__WHAT YOU WILL DO__.
**a)** In the comment thread on psychiatric diagnosis, list each family member or partner the anonymous commenter mentions, together with the label applied to that person.
**b)** Resume the comment thread on psychiatric diagnosis, picking up right after its final sentence.

Oh yes, you are right. What I am saying is that you can't draw clear lines around these things. At some point, you know a person has a major problem that isn't just going to get better. But it's not a distinct entity, and even things that look similar may well have very different underlying causes.

Anonymous said...

Big Pharma.

Right now about 50% or so of USA citizens are diagnosed with some psych. diagnosis, or are undiagnosed (officially, mostly because they don’t have heath insurance) but family and others apply categories like those in the DSM. A husband is a sociopath, a girl friend is a narcissist, a mother ‘has bi-polar’ and so on. They need treatment! Their brain chemicals and / or their ‘nasty characters’ or ‘deviant personalities‘ or ‘sociopathic tendencies’ require immediate action. > Medication, forcible therapy, etc. Not to mention ‘addicts’, alcohol, heroin, or just marijuana. And so it goes, new reasons to demean, punish, send to the medicos who make their living off it, imprison, reject, etc.

__DATASET RECORDS__.
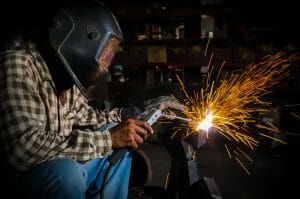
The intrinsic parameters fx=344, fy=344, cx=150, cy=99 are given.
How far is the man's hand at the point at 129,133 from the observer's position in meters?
1.95

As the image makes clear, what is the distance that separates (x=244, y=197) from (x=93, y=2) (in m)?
2.42

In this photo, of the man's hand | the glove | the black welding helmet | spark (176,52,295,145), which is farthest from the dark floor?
the black welding helmet

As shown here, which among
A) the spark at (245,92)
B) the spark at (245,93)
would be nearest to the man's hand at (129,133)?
the spark at (245,92)

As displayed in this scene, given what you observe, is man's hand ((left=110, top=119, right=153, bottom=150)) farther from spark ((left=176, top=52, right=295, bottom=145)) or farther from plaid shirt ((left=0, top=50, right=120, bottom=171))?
spark ((left=176, top=52, right=295, bottom=145))

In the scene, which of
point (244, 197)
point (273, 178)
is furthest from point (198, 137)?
point (273, 178)

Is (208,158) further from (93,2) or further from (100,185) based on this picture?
(93,2)

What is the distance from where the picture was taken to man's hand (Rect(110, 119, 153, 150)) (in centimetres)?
195

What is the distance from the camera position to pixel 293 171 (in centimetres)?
431

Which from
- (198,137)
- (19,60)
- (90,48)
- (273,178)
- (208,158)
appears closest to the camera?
(19,60)

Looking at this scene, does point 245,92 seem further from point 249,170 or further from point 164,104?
point 164,104

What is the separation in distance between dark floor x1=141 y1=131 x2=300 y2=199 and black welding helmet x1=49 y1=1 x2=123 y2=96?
79.9 inches

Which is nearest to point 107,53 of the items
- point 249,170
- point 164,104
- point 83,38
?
point 83,38

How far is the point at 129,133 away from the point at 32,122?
526 millimetres

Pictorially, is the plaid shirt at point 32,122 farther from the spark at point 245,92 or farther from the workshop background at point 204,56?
the workshop background at point 204,56
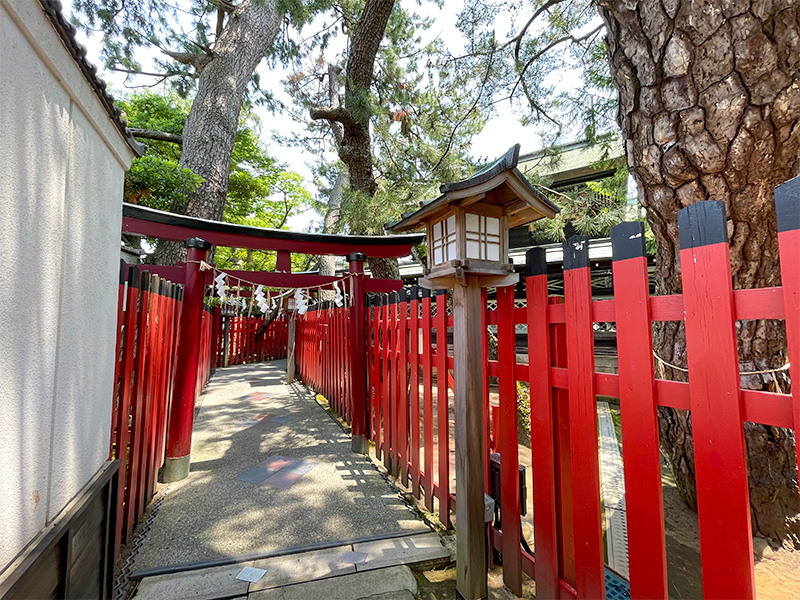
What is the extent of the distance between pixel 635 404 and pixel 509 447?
80 cm

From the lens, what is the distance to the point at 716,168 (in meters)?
2.08

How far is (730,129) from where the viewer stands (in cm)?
200

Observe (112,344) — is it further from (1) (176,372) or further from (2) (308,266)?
(2) (308,266)

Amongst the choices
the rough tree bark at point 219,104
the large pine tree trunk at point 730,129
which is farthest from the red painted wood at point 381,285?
the large pine tree trunk at point 730,129

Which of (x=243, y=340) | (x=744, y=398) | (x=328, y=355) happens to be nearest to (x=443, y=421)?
(x=744, y=398)

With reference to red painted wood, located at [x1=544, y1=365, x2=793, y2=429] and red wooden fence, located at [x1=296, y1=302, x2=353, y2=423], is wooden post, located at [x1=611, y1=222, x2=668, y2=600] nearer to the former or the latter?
red painted wood, located at [x1=544, y1=365, x2=793, y2=429]

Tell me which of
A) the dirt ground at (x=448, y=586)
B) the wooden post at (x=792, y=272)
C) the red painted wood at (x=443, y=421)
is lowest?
the dirt ground at (x=448, y=586)

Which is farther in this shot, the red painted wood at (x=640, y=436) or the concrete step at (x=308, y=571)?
the concrete step at (x=308, y=571)

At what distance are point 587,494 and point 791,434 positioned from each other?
74.2 inches

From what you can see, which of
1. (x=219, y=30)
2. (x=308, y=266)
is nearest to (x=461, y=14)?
(x=219, y=30)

__PER-TASK OUTPUTS__.
**a)**
- Husband: a sociopath
- Girl friend: a narcissist
- Mother: "has bi-polar"

**b)**
DSM like categories (which I don’t agree with as for one reason they mask serious psychiatric illness) are always a reflection of society in a way.

The example of homosexuality needn’t be mentioned. Now pedophiles are the subject of with hunts...

Attention deficit disorder is a newbie on the scene, and simply reflects the fact that many children and young people cannot perform properly in militaristic / controlling type educational environments, not to mention family, because, in their eyes, and this is crucial, nothing in that scenario makes sense, and is in fact contradictory to other messages (follow your dream, develop your talents, or as Apple said recently, break the rules..!) as they see they are being controlled for the sake of control and not for knowledge or performance, even if that is drill and skill which might be disagreeable in some ways.

So they tune out and become either lazy or aggressive or mix the two, lost in a contradictory landscape. Ritalin!, almost always with parent agreement or downright forcible pill prescription. Not good.